Given exercise » Update the listing below by changing "bundt pan" to "tube pan" wherever it appears, leaving every other part as it is.

Provided entries »

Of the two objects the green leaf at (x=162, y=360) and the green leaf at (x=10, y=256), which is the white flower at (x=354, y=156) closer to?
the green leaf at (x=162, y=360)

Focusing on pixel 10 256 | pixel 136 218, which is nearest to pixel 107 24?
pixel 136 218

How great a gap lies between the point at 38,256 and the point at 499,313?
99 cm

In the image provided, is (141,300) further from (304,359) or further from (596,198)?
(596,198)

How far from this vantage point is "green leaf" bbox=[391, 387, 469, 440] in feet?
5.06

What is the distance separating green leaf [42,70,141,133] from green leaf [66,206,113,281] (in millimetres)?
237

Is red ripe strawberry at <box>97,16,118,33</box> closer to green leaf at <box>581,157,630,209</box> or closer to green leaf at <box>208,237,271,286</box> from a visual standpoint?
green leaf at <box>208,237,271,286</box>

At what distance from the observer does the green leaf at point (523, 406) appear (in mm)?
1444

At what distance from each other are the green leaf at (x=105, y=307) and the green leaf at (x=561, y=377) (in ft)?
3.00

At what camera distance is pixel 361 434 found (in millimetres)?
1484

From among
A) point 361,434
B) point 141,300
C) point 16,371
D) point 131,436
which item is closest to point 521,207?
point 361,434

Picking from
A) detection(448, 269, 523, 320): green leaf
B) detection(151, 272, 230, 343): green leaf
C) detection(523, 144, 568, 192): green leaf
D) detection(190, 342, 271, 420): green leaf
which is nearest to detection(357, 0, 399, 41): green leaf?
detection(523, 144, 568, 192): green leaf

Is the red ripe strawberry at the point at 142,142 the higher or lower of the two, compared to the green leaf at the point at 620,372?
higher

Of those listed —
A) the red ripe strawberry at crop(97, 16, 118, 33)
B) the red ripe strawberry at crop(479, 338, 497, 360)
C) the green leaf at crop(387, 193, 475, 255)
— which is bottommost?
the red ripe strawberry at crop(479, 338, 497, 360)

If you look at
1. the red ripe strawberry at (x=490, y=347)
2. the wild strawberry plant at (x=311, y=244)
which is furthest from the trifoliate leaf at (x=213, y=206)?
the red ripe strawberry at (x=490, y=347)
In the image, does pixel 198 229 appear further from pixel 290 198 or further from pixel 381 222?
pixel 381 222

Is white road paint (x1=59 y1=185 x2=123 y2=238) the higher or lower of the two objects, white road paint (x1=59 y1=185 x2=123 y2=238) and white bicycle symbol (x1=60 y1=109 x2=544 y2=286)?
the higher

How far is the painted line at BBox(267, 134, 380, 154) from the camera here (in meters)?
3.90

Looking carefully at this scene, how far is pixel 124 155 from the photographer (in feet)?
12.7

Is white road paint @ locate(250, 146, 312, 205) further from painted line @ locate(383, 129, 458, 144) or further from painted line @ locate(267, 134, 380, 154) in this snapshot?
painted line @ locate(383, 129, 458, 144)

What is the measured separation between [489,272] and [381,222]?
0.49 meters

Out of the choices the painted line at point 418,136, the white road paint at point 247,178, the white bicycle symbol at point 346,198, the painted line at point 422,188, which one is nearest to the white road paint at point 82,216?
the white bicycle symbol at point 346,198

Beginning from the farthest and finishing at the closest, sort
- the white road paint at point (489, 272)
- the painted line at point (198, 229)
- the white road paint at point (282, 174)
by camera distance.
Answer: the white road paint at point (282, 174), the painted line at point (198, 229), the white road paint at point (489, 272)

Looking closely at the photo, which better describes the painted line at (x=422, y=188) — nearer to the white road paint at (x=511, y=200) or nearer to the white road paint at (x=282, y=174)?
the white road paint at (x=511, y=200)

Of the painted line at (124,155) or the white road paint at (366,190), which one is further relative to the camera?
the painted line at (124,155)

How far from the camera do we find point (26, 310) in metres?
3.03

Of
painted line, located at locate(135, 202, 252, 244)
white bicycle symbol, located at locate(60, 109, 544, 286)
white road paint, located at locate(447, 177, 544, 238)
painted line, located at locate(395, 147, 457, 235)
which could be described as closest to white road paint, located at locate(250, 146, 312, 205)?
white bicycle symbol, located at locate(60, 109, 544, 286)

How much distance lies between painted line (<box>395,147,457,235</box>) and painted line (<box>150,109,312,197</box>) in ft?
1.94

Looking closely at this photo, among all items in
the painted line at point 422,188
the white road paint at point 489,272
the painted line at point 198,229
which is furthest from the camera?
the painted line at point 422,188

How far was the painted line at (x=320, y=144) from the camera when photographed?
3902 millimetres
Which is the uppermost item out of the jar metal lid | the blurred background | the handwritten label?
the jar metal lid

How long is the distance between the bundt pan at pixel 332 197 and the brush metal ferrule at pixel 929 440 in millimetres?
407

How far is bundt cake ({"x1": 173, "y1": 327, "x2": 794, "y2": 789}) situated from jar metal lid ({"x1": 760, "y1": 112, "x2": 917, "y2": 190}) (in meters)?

Final result »
Of the two objects the green leaf at (x=162, y=360) and the green leaf at (x=10, y=256), which is the white flower at (x=354, y=156) closer to?
the green leaf at (x=162, y=360)

Focusing on pixel 10 256 | pixel 136 218, which is nearest to pixel 107 24?
pixel 136 218

How great a gap lies between the point at 38,256 and the point at 499,313?
99 cm

In the image provided, is (141,300) further from (304,359) or further from (596,198)?
(596,198)

How far from this vantage point is "green leaf" bbox=[391, 387, 469, 440] in feet?
5.06

What is the distance separating green leaf [42,70,141,133] from green leaf [66,206,113,281] (in millimetres)?
237

Is red ripe strawberry at <box>97,16,118,33</box> closer to green leaf at <box>581,157,630,209</box> or closer to green leaf at <box>208,237,271,286</box> from a visual standpoint?
green leaf at <box>208,237,271,286</box>

At what distance from the observer does the green leaf at point (523, 406) appear (in mm)?
1444

At what distance from each other are the green leaf at (x=105, y=307) and the green leaf at (x=561, y=377) (in ft)?
3.00

At what camera distance is pixel 361 434 found (in millimetres)?
1484

From among
A) point 361,434
B) point 141,300
C) point 16,371
D) point 131,436
which item is closest to point 521,207?
point 361,434

Picking from
A) detection(448, 269, 523, 320): green leaf
B) detection(151, 272, 230, 343): green leaf
C) detection(523, 144, 568, 192): green leaf
D) detection(190, 342, 271, 420): green leaf
which is nearest to detection(357, 0, 399, 41): green leaf?
detection(523, 144, 568, 192): green leaf

Is the red ripe strawberry at the point at 142,142 the higher or lower of the two, compared to the green leaf at the point at 620,372?
higher

Of those listed —
A) the red ripe strawberry at crop(97, 16, 118, 33)
B) the red ripe strawberry at crop(479, 338, 497, 360)
C) the green leaf at crop(387, 193, 475, 255)
— which is bottommost?
the red ripe strawberry at crop(479, 338, 497, 360)

If you look at
1. the red ripe strawberry at (x=490, y=347)
2. the wild strawberry plant at (x=311, y=244)
which is furthest from the trifoliate leaf at (x=213, y=206)?
the red ripe strawberry at (x=490, y=347)
In the image, does pixel 198 229 appear further from pixel 290 198 or further from pixel 381 222?
pixel 381 222

Is white road paint (x1=59 y1=185 x2=123 y2=238) the higher or lower of the two objects, white road paint (x1=59 y1=185 x2=123 y2=238) and white bicycle symbol (x1=60 y1=109 x2=544 y2=286)?
the higher

How far is the painted line at BBox(267, 134, 380, 154) from the camera here (in meters)?
3.90

Looking carefully at this scene, how far is pixel 124 155 from the photographer (in feet)?
12.7

Is white road paint @ locate(250, 146, 312, 205) further from painted line @ locate(383, 129, 458, 144) or further from painted line @ locate(267, 134, 380, 154) in this snapshot?
painted line @ locate(383, 129, 458, 144)

What is the measured separation between [489,272] and [381,222]?
0.49 meters

Out of the choices the painted line at point 418,136, the white road paint at point 247,178, the white bicycle symbol at point 346,198, the painted line at point 422,188, which one is nearest to the white road paint at point 82,216?
the white bicycle symbol at point 346,198

Beginning from the farthest and finishing at the closest, sort
- the white road paint at point (489, 272)
- the painted line at point (198, 229)
- the white road paint at point (282, 174)
by camera distance.
Answer: the white road paint at point (282, 174), the painted line at point (198, 229), the white road paint at point (489, 272)

Looking closely at the photo, which better describes the painted line at (x=422, y=188) — nearer to the white road paint at (x=511, y=200) or nearer to the white road paint at (x=282, y=174)?
the white road paint at (x=511, y=200)

Of the painted line at (124,155) or the white road paint at (366,190), which one is further relative to the camera?
the painted line at (124,155)

How far from the camera do we find point (26, 310) in metres?
3.03

Of
painted line, located at locate(135, 202, 252, 244)
white bicycle symbol, located at locate(60, 109, 544, 286)
white road paint, located at locate(447, 177, 544, 238)
painted line, located at locate(395, 147, 457, 235)
which could be described as closest to white road paint, located at locate(250, 146, 312, 205)?
white bicycle symbol, located at locate(60, 109, 544, 286)

How much distance lies between painted line (<box>395,147,457,235</box>) and painted line (<box>150,109,312,197</box>) in ft?
1.94

Looking closely at this photo, among all items in
the painted line at point 422,188
the white road paint at point 489,272
the painted line at point 198,229
which is furthest from the camera?
the painted line at point 422,188

How far was the painted line at (x=320, y=144) from the camera when photographed?
3902 millimetres
Which is the uppermost item out of the jar metal lid | the blurred background | the handwritten label?
the jar metal lid

How long is the distance between the tube pan at pixel 332 197 and the brush metal ferrule at pixel 929 440 in millimetres?
407

How far is bundt cake ({"x1": 173, "y1": 327, "x2": 794, "y2": 789}) situated from jar metal lid ({"x1": 760, "y1": 112, "x2": 917, "y2": 190}) (in meters)?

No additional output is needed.